Let me count the ways on why China emerged the victor in this bid:

  1. Eight host cities –Beijing, Shenzhen, Wuhan, Dongguan, Guangzhou, Suzhou, Nanjing and Foshan as host cities: Most of these, if not all, are part of the world’s top megalopolies.
  2.  Five-star hotels that can house 100,000 guests – Let’s take Shanghai, for example. This city has a star-rated room supply of almost 60,000 in 2014, of which 42 percent are said to be rated with five stars.
  3. Bullet trains – Okay, let’s give this to China hands down. Manila’s MRT trains pale (And I am being kind here) in comparison to Chinese bullet trains that can travel 350 kilometers an hour and easily connect the eight host cities. Oh, and get this: Its Shanghai Maglev bullet train can hit a speed of over 400 kilometers even.
    Pop quiz: Bicol to Quezon City is 420 kilometers apart. Calculate how long it will take a Maglev to travel to its destination. Impressed?
  4. Eight existing stadiums – China has at least four stadiums located in its proposed host cities that are the size of the Philippine Arena in Bulacan or bigger even.
  5. The moolah involved – Okay, this is a no-brainer. I will not even discuss this anymore.

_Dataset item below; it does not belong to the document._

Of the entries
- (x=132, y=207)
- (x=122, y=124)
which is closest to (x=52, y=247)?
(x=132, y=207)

The Philippines, however, has its own aces up its sleeves. In the social media world, it is perhaps the one most connected to the world in terms of its citizens’ ability —not to mention, freedom—to reach out. If the world is the sun, then the Philippines is to Mercury as China is to Pluto (okay, I’ll concede and go with Neptune instead since Pluto has not yet been officially upgraded into a planet again). Guess China will have to allow Facebook into its homefront first if it wants to be a social media darling.

Here’s my eureka moment. See, I can’t help but really wonder if the next Philippine president we vote in will have the capacity to drive the country to catch up and set all its infra projects in place in time for the next global basketball event.

According to the media, the construction that is supposed to link NAIA Terminal 3 to the intersection of the Domestic Road and the MIA Road may be delayed by six months. At best, air passengers would have to expect the road congestion until March 2016. Ideally, the MRT 7 railway connection from Bulacan to Quezon City should have started construction years ago. But as I write this, it is officially still in its “pre-construction activities” (Dunno if that is some sort of code for “still ironing out disputes’’). The DOTC has 48 new train cars expected to arrive to appease the maddening crowd that the MRT debacle in the past year has created.

Wow, just thinking about all these had me perspiring.

So, to the next Philippine president: Good luck to you, Sir (or Ma’am). Help us bag the next FIBA hosting gig, please.